### [PASSAGE EXTRAIT]
>>>>
L'école doit redevenir un lieu de transmission du savoir. Et pas d'éducation sociale. C'est la conviction de la philosophe Hannah Arrendt, qui date de 1954. Décryptage de Jean-Paul Mongin dans le rendez-vous hebdomadaire de sa chronique "Les Petits Platons"
Dans La crise de la culture, que Hanna Arendt considérait comme son meilleur livre, la philosophe consacre un essai lumineux à la question de l’éducation. Et déjà (nous sommes en 1954), elle s'inquiète de la disparition de l’autorité, de nouvelles méthodes pédagogiques hasardeuses, et de l’oubli des savoirs au profit d’activités à visée “citoyenne”.
Le rôle de l’école est d’apprendre aux enfants ce qu’est le monde, et non leur inculquer un quelconque art de vivre, disait Hannah Arendt suivant un credo, qui devrait être écrit en lettres d’or au-dessus du bureau de notre ministre de l’éducation. Hannah Arendt rappelle que l'Ecole n'a pas pour vocation essentielle de préparer un avenir plus écologique ou une société plus égalitaire, mais de transmettre le monde aux enfants.
<<<<
### [ENTRÉES]
>>>>
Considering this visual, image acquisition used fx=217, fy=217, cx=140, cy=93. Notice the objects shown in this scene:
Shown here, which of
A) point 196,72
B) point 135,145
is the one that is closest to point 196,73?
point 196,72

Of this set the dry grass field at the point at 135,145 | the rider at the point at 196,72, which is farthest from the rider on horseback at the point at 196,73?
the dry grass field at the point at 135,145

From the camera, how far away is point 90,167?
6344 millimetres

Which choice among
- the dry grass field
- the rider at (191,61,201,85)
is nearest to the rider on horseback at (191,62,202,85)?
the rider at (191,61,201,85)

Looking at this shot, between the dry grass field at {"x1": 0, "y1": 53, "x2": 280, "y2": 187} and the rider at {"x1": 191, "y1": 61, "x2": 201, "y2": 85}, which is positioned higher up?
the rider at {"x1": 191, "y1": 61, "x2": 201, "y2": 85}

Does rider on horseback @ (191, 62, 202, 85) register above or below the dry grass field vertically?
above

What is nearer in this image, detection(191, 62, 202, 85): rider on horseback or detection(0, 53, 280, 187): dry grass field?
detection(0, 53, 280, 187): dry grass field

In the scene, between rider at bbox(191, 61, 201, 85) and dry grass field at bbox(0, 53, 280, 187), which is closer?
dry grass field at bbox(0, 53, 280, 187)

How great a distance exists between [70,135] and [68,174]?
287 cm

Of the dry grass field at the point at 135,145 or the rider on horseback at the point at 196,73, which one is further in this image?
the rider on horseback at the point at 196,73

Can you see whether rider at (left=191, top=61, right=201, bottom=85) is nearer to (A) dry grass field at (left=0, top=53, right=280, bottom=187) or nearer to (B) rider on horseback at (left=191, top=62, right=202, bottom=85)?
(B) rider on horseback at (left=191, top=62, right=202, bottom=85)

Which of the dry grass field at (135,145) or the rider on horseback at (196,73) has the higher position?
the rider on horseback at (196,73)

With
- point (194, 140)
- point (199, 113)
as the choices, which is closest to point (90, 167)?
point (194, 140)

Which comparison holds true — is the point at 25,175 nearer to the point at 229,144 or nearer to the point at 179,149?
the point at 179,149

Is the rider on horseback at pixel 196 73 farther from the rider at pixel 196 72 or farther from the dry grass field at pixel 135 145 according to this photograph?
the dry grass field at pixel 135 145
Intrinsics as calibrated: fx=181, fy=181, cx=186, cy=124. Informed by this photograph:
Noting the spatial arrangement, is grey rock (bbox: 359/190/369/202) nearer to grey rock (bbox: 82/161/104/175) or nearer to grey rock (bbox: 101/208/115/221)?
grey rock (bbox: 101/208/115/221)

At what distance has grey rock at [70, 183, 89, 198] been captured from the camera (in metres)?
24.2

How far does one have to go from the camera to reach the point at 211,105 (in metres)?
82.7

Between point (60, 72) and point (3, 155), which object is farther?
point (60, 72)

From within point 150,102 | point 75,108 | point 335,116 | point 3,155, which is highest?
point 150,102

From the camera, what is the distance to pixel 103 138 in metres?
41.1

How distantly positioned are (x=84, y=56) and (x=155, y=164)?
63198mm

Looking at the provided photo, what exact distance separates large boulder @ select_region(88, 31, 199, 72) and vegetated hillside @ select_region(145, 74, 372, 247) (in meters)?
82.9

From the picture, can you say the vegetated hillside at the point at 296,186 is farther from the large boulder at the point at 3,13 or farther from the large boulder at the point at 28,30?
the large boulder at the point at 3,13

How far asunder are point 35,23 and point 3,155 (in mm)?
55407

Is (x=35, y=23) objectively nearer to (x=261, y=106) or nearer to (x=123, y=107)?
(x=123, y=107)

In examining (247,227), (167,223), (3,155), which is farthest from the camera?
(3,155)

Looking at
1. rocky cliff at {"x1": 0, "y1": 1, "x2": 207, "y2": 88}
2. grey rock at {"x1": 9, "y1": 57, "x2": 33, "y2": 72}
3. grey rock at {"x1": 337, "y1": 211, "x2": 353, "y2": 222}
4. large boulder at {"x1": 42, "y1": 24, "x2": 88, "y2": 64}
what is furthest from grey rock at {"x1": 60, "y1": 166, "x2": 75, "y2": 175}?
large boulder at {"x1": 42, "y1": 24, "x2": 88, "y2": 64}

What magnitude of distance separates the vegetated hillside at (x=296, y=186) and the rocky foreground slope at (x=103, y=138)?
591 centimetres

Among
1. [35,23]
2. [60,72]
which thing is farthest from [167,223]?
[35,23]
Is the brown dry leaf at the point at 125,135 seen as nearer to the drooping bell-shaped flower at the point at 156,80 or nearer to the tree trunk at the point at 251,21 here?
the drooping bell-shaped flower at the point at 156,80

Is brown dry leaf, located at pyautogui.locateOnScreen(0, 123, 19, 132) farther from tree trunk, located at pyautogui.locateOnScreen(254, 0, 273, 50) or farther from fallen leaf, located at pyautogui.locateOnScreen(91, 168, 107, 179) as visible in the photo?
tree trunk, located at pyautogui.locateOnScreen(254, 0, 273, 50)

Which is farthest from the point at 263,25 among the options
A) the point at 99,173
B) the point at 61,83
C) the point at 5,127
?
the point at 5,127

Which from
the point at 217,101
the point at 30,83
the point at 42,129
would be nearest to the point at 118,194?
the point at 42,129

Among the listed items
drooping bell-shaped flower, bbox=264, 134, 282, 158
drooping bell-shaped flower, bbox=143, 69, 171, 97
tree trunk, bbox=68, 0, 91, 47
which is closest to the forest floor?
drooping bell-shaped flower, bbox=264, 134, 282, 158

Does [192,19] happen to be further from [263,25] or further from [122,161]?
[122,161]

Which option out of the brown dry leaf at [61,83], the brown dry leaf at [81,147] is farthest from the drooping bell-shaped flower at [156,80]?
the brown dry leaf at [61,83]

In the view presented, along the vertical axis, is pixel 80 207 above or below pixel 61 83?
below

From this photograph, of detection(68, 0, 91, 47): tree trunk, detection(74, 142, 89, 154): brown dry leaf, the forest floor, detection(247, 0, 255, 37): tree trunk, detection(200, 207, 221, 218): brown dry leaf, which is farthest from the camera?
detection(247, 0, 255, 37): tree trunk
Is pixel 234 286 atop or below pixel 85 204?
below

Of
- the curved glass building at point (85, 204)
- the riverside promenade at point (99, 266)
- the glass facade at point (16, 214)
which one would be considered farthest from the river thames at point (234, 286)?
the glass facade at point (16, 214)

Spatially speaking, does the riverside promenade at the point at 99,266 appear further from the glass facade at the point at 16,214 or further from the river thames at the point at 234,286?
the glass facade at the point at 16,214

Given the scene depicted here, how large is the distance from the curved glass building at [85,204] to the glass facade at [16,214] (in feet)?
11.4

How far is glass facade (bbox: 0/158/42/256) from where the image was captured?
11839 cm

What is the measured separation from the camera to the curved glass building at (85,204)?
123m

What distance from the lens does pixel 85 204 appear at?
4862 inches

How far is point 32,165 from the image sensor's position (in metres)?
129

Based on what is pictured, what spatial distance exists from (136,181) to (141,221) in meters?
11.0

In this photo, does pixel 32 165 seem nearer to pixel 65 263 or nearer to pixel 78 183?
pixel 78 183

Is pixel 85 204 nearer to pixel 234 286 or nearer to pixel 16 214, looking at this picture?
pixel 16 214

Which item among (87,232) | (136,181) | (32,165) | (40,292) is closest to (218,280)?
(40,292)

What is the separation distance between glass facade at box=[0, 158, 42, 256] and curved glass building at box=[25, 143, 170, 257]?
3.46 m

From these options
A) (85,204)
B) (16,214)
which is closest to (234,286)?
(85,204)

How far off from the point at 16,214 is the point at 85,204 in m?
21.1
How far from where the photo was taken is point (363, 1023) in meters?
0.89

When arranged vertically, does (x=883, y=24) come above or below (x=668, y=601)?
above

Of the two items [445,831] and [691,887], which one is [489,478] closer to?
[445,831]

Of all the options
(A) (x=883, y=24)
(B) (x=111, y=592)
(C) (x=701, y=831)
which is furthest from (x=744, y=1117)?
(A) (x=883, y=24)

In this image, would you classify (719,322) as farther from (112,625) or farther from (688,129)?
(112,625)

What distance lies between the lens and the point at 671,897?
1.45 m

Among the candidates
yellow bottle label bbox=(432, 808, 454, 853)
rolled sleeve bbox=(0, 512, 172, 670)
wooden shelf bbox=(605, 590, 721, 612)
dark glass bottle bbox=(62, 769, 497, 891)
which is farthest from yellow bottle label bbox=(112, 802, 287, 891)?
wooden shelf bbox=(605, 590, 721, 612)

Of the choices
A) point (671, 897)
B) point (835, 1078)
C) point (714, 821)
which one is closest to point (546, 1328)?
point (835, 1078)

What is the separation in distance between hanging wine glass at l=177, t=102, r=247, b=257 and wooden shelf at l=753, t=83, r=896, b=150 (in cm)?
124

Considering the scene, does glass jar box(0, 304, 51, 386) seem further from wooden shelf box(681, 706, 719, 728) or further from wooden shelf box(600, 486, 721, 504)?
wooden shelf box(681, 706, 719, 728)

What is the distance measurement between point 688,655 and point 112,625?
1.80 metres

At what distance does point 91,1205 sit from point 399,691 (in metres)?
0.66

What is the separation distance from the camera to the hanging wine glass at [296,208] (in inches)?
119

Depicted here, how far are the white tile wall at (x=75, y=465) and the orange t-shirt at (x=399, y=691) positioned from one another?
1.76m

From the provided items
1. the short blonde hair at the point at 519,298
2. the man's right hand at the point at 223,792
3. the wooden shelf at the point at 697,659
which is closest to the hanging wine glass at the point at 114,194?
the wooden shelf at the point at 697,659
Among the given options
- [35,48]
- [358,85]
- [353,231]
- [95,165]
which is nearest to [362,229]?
<<<<
### [TRAVAIL À FAIRE]
Transcrivez fidèlement un passage du texte sur Hannah Arendt et l'école, en partant des mots « Dans La crise » et en vous arrêtant après « monde aux enfants. ». Servez-vous seulement du texte sur Hannah Arendt et l'école.

### [RÉSULTAT OBTENU]
Dans La crise de la culture, que Hanna Arendt considérait comme son meilleur livre, la philosophe consacre un essai lumineux à la question de l’éducation. Et déjà (nous sommes en 1954), elle s'inquiète de la disparition de l’autorité, de nouvelles méthodes pédagogiques hasardeuses, et de l’oubli des savoirs au profit d’activités à visée “citoyenne”.
Le rôle de l’école est d’apprendre aux enfants ce qu’est le monde, et non leur inculquer un quelconque art de vivre, disait Hannah Arendt suivant un credo, qui devrait être écrit en lettres d’or au-dessus du bureau de notre ministre de l’éducation. Hannah Arendt rappelle que l'Ecole n'a pas pour vocation essentielle de préparer un avenir plus écologique ou une société plus égalitaire, mais de transmettre le monde aux enfants.